• **Your instructions**
Turn the listing below into a JSON list of strings, one string per line, starting at its first line and going up to and including the line with "0.14 meters". Skip blank lines, and don't include anything past that point.

• **Records shown**
..............................

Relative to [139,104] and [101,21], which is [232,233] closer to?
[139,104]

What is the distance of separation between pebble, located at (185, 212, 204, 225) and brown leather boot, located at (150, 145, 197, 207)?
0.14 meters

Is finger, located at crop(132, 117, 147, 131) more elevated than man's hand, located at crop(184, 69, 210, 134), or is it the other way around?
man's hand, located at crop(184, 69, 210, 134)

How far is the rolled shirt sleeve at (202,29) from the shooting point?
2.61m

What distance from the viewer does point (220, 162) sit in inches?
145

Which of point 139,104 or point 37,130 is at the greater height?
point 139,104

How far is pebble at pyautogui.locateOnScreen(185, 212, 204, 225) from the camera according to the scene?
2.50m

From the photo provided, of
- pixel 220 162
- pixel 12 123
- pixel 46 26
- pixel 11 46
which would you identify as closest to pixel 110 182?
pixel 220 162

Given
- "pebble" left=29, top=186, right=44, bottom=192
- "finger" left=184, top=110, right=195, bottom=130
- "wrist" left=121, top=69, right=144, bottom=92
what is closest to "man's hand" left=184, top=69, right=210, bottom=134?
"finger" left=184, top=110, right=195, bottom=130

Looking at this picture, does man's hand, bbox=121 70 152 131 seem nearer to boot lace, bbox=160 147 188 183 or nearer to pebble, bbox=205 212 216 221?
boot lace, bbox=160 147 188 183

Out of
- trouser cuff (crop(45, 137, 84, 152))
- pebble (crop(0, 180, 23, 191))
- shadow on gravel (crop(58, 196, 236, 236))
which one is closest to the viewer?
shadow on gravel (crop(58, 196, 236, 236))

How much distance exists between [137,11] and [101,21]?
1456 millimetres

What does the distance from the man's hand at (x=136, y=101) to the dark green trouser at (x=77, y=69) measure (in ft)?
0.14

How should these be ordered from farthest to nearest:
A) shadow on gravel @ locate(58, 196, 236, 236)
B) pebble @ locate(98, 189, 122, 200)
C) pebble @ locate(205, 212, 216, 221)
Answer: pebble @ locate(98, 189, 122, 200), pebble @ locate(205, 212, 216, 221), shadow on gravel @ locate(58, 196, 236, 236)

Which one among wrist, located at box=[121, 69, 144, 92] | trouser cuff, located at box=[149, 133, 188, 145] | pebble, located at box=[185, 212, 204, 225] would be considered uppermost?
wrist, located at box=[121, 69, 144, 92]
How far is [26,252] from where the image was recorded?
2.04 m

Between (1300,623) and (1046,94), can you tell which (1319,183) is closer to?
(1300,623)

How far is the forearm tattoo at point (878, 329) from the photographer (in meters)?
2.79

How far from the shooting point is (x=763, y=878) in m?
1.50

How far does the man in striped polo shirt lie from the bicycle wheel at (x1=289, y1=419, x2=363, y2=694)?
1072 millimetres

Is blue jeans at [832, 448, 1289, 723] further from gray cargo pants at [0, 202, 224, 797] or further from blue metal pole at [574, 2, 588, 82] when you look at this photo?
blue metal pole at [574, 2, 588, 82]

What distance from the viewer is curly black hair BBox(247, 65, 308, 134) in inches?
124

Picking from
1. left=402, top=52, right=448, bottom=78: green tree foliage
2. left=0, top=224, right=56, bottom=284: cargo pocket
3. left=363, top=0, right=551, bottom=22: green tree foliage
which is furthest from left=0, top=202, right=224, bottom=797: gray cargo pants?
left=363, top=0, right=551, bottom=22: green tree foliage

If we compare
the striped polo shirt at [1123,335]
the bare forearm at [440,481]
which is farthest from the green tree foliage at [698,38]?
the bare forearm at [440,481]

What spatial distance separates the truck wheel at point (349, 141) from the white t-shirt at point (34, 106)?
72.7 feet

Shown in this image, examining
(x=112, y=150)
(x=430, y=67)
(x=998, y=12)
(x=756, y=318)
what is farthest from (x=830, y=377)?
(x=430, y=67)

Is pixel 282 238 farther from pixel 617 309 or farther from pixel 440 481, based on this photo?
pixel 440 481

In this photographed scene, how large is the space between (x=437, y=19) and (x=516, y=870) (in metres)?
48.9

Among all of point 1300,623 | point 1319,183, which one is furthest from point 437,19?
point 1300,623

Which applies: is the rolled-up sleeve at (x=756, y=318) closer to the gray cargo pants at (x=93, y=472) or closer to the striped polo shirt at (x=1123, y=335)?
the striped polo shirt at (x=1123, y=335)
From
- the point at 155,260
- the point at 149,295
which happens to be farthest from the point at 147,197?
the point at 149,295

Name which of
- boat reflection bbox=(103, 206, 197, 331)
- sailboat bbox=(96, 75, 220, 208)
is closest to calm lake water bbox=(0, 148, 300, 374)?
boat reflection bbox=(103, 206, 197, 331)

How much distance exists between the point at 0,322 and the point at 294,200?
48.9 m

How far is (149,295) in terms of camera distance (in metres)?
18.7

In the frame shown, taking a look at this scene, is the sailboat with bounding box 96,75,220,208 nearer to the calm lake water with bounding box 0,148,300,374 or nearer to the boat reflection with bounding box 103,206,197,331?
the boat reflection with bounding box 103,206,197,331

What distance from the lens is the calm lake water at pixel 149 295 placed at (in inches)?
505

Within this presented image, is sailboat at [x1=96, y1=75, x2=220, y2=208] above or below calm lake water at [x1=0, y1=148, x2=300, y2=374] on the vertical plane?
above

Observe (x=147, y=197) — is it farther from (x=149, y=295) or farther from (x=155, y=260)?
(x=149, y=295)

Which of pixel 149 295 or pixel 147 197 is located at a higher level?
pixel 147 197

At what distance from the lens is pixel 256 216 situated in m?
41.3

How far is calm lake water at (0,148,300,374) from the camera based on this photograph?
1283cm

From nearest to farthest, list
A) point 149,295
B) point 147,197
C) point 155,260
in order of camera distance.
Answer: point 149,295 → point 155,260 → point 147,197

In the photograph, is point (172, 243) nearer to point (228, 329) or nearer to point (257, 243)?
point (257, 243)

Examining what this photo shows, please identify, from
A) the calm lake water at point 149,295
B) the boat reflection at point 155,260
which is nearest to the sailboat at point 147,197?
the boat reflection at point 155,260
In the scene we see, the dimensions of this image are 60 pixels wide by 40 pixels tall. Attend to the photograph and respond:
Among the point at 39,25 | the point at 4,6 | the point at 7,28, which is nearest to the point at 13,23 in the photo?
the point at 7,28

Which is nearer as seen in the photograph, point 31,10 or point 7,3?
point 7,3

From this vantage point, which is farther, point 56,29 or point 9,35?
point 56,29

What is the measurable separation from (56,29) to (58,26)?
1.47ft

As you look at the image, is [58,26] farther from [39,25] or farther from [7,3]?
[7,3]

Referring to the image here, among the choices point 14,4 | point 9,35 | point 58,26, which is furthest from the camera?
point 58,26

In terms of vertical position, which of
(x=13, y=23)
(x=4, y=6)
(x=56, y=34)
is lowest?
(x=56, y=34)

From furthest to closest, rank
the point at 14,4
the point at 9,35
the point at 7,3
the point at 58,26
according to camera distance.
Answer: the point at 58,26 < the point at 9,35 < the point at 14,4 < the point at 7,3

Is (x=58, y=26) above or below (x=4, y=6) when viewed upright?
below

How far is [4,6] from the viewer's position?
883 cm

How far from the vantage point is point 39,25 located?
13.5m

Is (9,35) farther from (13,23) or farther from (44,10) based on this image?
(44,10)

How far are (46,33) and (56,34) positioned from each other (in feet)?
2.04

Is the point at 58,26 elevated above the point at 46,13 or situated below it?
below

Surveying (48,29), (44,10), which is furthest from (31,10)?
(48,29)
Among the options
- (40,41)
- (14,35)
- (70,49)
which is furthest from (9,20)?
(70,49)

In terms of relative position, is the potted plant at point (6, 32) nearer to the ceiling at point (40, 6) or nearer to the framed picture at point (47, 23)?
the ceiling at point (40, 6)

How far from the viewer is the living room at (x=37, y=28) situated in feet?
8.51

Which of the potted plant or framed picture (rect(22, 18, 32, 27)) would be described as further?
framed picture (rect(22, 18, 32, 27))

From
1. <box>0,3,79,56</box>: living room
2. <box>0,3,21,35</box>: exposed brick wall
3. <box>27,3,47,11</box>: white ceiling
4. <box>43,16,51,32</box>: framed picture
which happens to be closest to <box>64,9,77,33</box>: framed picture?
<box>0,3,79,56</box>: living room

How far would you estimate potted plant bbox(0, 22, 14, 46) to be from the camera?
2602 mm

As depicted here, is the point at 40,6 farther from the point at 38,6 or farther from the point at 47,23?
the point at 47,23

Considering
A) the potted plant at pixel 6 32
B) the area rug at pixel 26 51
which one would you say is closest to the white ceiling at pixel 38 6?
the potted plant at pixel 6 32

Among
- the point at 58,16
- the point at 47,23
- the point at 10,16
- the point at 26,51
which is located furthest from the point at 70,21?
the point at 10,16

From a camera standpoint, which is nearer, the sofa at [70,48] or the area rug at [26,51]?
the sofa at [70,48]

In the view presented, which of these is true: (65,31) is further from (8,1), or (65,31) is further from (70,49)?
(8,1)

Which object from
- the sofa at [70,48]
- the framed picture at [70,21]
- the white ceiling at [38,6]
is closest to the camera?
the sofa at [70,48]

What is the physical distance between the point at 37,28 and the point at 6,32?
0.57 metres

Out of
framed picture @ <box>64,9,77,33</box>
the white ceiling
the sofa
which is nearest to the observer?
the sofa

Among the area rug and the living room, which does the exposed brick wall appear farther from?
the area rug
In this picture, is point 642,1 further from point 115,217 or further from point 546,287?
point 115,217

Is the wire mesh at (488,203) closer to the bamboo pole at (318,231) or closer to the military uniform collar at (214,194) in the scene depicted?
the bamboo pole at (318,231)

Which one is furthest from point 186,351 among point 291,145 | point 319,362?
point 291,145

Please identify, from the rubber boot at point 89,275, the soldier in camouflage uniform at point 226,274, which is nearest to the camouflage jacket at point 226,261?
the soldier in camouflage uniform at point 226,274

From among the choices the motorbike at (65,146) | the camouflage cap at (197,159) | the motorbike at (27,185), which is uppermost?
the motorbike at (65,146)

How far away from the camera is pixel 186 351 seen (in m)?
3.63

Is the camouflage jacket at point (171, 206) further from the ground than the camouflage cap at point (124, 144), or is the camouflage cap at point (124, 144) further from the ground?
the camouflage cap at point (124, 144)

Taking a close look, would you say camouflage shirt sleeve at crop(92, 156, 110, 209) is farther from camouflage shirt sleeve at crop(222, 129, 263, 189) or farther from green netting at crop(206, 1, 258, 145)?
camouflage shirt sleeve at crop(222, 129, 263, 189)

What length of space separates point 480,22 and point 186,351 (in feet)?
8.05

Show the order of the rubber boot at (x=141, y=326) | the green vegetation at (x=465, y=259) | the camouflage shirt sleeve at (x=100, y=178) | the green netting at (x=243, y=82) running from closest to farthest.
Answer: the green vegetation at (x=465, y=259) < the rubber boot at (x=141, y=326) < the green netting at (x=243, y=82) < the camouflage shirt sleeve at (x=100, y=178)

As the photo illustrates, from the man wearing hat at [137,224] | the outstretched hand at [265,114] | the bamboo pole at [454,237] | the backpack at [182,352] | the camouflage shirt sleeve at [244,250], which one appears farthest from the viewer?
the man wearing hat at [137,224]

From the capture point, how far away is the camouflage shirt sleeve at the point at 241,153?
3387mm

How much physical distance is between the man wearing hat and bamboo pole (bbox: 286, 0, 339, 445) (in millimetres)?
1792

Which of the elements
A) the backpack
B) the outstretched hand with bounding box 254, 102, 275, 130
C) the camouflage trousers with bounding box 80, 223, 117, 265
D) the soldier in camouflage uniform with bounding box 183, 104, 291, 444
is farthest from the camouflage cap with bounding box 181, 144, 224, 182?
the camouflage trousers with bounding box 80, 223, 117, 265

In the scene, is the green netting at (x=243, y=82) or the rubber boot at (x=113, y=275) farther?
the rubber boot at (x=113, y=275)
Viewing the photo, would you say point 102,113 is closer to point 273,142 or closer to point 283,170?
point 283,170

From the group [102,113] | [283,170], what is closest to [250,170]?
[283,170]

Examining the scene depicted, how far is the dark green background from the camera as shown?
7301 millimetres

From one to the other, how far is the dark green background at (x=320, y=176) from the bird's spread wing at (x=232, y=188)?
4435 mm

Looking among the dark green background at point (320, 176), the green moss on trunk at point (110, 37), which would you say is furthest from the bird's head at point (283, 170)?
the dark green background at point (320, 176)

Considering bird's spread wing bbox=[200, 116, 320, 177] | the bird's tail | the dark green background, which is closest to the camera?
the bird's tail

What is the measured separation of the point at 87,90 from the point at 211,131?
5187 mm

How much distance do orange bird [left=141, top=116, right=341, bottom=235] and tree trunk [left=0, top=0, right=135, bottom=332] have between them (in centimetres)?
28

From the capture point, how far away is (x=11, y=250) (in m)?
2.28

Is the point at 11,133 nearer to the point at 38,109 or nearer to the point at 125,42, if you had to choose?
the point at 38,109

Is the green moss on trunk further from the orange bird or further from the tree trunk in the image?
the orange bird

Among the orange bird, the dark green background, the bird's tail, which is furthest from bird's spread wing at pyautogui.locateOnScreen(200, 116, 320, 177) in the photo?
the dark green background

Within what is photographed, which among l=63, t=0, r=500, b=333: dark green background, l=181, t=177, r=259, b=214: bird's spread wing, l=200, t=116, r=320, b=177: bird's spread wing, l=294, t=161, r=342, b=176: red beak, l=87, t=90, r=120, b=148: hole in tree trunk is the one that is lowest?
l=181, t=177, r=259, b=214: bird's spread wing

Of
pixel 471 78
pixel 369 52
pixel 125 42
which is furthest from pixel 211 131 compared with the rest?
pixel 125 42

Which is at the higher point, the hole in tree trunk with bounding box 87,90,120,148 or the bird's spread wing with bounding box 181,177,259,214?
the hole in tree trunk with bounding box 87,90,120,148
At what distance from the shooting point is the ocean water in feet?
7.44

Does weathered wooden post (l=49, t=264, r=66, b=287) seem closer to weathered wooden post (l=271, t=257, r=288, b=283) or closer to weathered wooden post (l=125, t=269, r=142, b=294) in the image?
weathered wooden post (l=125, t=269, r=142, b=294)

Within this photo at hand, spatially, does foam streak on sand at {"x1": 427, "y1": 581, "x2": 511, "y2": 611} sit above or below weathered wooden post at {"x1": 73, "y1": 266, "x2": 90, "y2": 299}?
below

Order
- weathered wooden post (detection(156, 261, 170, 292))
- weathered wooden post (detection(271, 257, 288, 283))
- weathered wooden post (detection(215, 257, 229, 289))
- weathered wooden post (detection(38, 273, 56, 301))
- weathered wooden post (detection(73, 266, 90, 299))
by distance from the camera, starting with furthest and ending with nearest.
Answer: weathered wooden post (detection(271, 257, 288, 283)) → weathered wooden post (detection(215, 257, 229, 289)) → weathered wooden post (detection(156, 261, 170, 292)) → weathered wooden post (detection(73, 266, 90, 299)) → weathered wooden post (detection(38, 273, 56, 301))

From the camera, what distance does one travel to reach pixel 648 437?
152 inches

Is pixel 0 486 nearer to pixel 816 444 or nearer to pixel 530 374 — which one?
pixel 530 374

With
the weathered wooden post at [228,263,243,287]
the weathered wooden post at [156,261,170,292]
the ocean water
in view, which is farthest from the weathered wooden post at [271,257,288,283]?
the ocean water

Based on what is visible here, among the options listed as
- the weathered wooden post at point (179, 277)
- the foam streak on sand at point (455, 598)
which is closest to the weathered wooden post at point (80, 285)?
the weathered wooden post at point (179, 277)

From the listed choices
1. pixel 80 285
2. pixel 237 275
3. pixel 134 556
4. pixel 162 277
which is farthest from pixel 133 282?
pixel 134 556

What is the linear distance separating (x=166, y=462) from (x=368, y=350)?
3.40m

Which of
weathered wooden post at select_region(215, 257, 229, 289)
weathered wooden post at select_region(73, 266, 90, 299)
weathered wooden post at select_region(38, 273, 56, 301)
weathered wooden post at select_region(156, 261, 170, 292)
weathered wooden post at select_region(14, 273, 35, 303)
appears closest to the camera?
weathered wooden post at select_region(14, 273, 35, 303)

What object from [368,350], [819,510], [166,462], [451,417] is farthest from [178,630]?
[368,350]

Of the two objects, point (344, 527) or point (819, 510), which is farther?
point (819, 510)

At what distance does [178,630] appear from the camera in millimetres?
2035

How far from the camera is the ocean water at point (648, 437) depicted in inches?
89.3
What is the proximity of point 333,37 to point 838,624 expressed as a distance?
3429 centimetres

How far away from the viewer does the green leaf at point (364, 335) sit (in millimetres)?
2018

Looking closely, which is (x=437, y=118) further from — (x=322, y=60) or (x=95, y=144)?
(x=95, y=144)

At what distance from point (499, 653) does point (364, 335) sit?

..............................

• **Answer in full**
[
  "Relative to [139,104] and [101,21], which is [232,233] closer to?",
  "[139,104]",
  "What is the distance of separation between pebble, located at (185, 212, 204, 225) and brown leather boot, located at (150, 145, 197, 207)?",
  "0.14 meters"
]